What to work on: In the blog post about a name change, on what date did the writer marry Warren?

Extracted text:
Name Change

News Flash! I have experienced a name change! Change is not always easy and those who know me have often heard me say, “I love a good rut.” I do prefer steady and constant, but I am so blessed to embrace this new change that I have been given.

When I met Warren, a widower of five years, I was told by the friend who introduced us that, “Everyone loves Warren.” She was right and shortly there after, I fell in love with him! After two years of dating and engagement, we married one month ago today, July 21, 2018. Since then life has been a whirlwind. Having been a single woman for well over a decade and truly settled into my routine, I now relish sharing a home, meals, prayer time, and friends with Warren. We bike, hike, travel, take photos together, and encourage each other to explore. As a couple I have experienced and enjoyed so many new life adventures that I have lost count.

The biggest and maybe toughest change and life adventure so far is changing my name. The change is a good thing, mind you, but not always so easy. The change started with making a list of places, groups/organizations, billing accounts, driver’s license, Social Security, bank accounts, credit cards, tax returns, insurance, retirement accounts, newpaper/magazines, social media platforms and a passport. Some of these changes were done simply over the phone, while others required a copy of our marriage certificate. Then there were the accounts that required the original certificate of our marriage that prompted the change, hence, why my passport was the last thing I changed.

Having completed almost all of the name changes on all of the forms, I must focus on changing me and how I introduce myself…”Hi, my name is Terri Michels.” More than a handful of times, I’ve heard myself say, “Hi, my name is Terri DeGezelle, OH, wait a minute, that use to be my name, I am now, Terri Michels.” This is usually, followed by giggles from all who heard me. In my defense, I was Terri DeGezelle longer than any other name I had in my life. I am an author under Terri DeGezelle and I have two pens names, Sarah Heiman, my maternal grandmother’s name and Theresa Longenecker, my maiden name as well as my paternal grandmother’s name.

When I am old, I will be so confused when asked my name, that I am entertaining thoughts of tattooing my name, Theresa Ann DeGezelle Michels to my right arm. First name, Theresa, Middle name, Ann DeGezelle, Last name, Michels and nick name, Terri. Thank God, I can remember my birthday!

So this is my formal announcement: I have taken change by the horns, taken the plunge, and given change a run for its money. I am married to a wonderful, loving man and proudly, I have taken his name… Terri Michels.


My Nothingness

Lent 2018 is already half over! I had many ideas brewing in my mind so many it was hard to narrow down what I wanted to write about as thoughts for this Lent. Than an idea hit me why not let God tell you how he would like to use me to shine his light. Well, that is not easy! That may require listening, praying and obeying. I tried listening and being aware of situations, ideas and people God put in my path, life and thoughts; that lasted several days and then this came to the surface:


Often there is a whispering inner voice that tells you how busy you are, how good you and how indispensable you are. However, the truth is, I am nothing without Christ by my side. And only when He is by my side am I able to accomplish anything.

Stored data:
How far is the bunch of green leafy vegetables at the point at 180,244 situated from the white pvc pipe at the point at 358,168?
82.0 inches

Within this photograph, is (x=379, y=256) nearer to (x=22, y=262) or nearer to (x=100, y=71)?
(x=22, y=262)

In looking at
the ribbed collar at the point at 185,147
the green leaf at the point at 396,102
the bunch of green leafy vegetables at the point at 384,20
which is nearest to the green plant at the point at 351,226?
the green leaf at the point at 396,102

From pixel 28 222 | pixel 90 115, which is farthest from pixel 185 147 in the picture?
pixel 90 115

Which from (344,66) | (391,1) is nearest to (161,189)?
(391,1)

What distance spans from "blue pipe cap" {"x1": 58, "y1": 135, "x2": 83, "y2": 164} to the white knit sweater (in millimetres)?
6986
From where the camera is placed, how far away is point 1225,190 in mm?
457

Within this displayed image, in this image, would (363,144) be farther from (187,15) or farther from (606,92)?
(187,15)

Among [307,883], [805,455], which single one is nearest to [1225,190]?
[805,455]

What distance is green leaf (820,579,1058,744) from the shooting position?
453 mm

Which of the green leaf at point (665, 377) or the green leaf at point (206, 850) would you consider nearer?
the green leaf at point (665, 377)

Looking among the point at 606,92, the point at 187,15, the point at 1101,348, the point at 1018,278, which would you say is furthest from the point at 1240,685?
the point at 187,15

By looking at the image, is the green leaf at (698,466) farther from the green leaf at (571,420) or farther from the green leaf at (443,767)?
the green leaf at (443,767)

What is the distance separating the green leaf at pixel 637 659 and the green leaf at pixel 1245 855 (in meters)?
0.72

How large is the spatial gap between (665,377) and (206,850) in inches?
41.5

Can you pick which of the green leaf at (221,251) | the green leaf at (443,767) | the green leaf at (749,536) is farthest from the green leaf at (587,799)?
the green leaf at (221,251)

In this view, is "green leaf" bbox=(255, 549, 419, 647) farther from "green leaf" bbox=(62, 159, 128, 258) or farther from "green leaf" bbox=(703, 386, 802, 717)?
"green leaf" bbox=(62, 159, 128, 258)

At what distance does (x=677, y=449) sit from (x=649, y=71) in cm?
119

Task answer: July 21, 2018